Students Upset; Campus Police Can Search Rooms Without Warrant
Taken from the March 19, 1996 issue of the Daily Tar Heel.

Dawn Prince
STAFF WRITER

Angry Appalachian State University students say their constitutional rights are being violated by a new policy that allows officials to conduct surprise searches of their residence hall rooms.

The new policy, which began in January, allows campus police and other university officials to search any residence hall room without a search warrant and without the student's permission.

Rick Geis, director of residence life, said the new policy was intended to curb campus drug use. "What we're saying is, if you use drugs at Appalachian and we locate it, we're going to send you home," he said.

"We don't feel like we're violating anybody's rights."

Maggie James, a freshman majoring in education had two violations -- both for marijuana -- within 24 hours under the new policy. For the violations, she has to go through counseling, do community service, pay a fine and will remain on probation for four months.

"It has lessened drug use in the dorm," James said. "They are doing their job, but they're also violating your rights."

For the three to five years leading up to the new policy, ASU officials had a hard time catching students with drugs because of the delay in obtaining warrants from a Watauga County magistrate, Geis said.

"By the time we'd get back to the hall after securing the warrant, the moment was lost," Geis said, explaining that students either swallowed or flushed the drugs down the toilet before officials returned.

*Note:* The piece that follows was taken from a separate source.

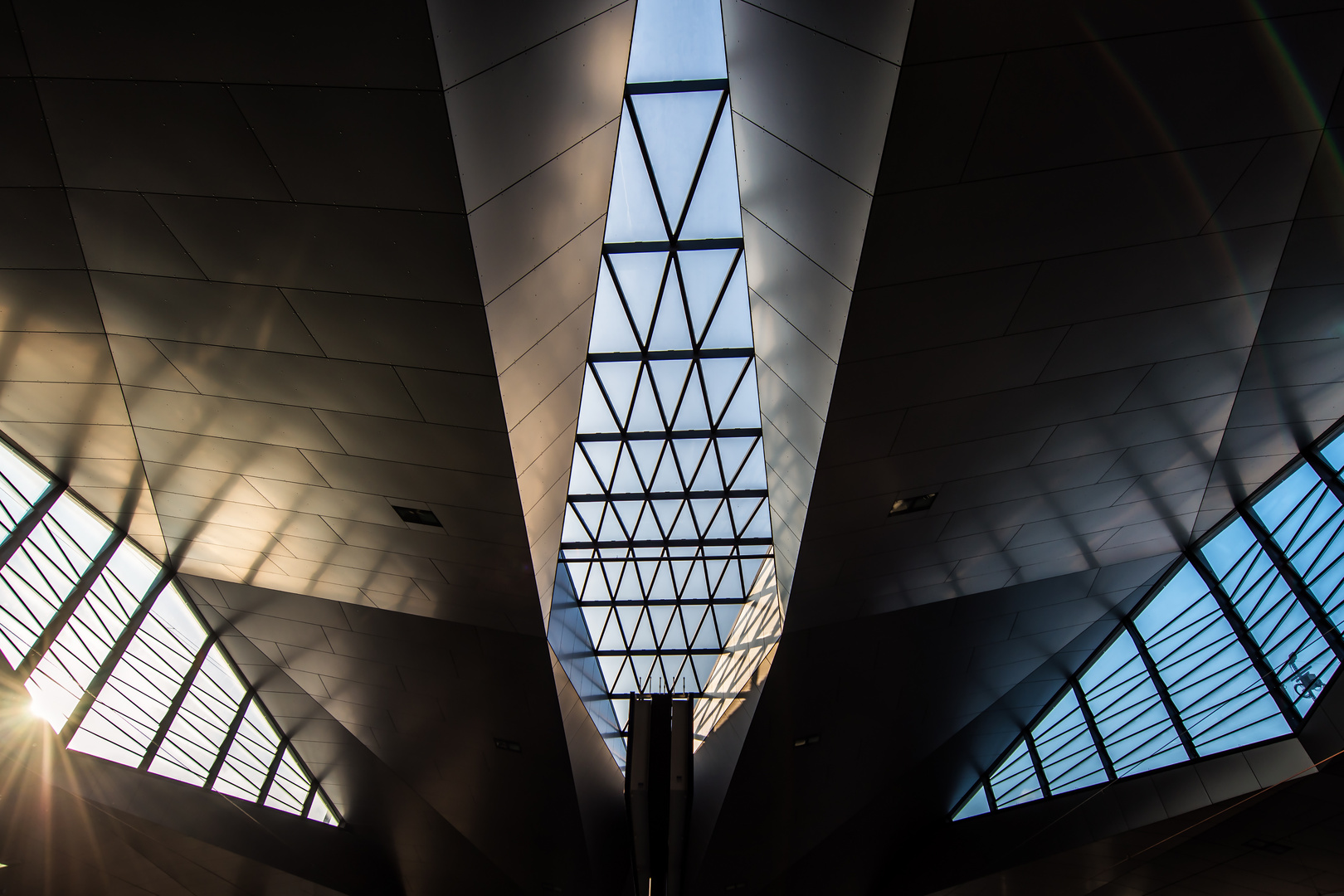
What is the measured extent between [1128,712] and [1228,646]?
5778 mm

Geis said the cases on campus mostly involved marijuana. Director of Campus Police Roy Tugman estimated that 1 percent of all cases involved drugs other than marijuana.

Tugman said the policy was for administrative searches, not criminal searches, and was therefore permissible under state law.

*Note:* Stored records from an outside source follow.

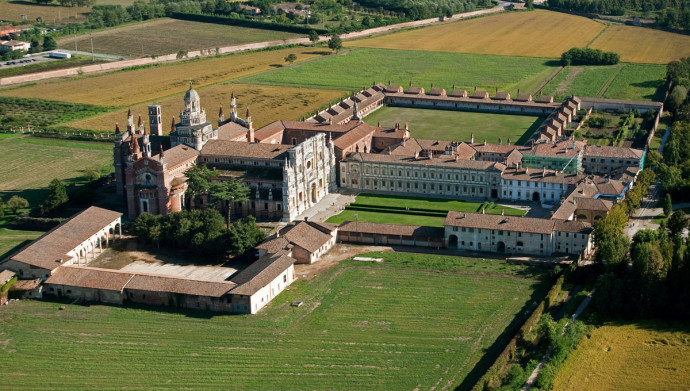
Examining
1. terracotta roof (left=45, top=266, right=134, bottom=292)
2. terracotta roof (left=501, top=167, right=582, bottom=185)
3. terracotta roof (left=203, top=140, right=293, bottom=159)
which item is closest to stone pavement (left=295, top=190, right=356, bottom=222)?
terracotta roof (left=203, top=140, right=293, bottom=159)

He said the university had not prosecuted any students who had been found in possession of illegal drugs because the method of obtaining evidence could only be used for administrative discipline. The Boone police department does not get copies of campus police reports, Tugman said.

Tugman said a "reasonable cause" was needed to search rooms.

"We base (the decision whether to conduct a search) on a call from a (resident assistant) or (resident director) or someone in authority," Tugman said.

But student Dana Sigman said the requirements weren't so rigid.

"The problem I have is they have an anonymous phone line. That's all the reasonable evidence they need. So if you have enemies, you can forget it," Sigman said. At press time, it was not possible to confirm that campus police respond to anonymous telephone tips.

Donny Macomson, a junior sociology major at ASU, said he thought it was bad that officials could come into students' rooms, but he was thankful for the administrative nature of the policy.

"The fact that they don't call the real cops almost makes it okay," Macomson said.

Sigman said she didn't feel any better that the policy was administrative rather than criminal. It bothers her that a female student could be, at any time, subjected to two male police officers searching the only space she had to escape from the pressures of school work.

"It's a matter of -- you bar the door or you allow them to search and not make a scene," Sigman said.

Students at ASU have circulated petitions and met with administrators. They are concerned that their rights under the Fourth Amendment, which protects citizens against unreasonable search and seizure, are being violated.

A recent survey by the National Parents' Resource Institute for Drug Education in Atlanta found that one of every five high school seniors smoked marijuana at least once per month.

Officials said they supposed there was no reason to believe that students weren't continuing their usage habits in college.

Although most courts have upheld the right of a university to conduct searches, some have not.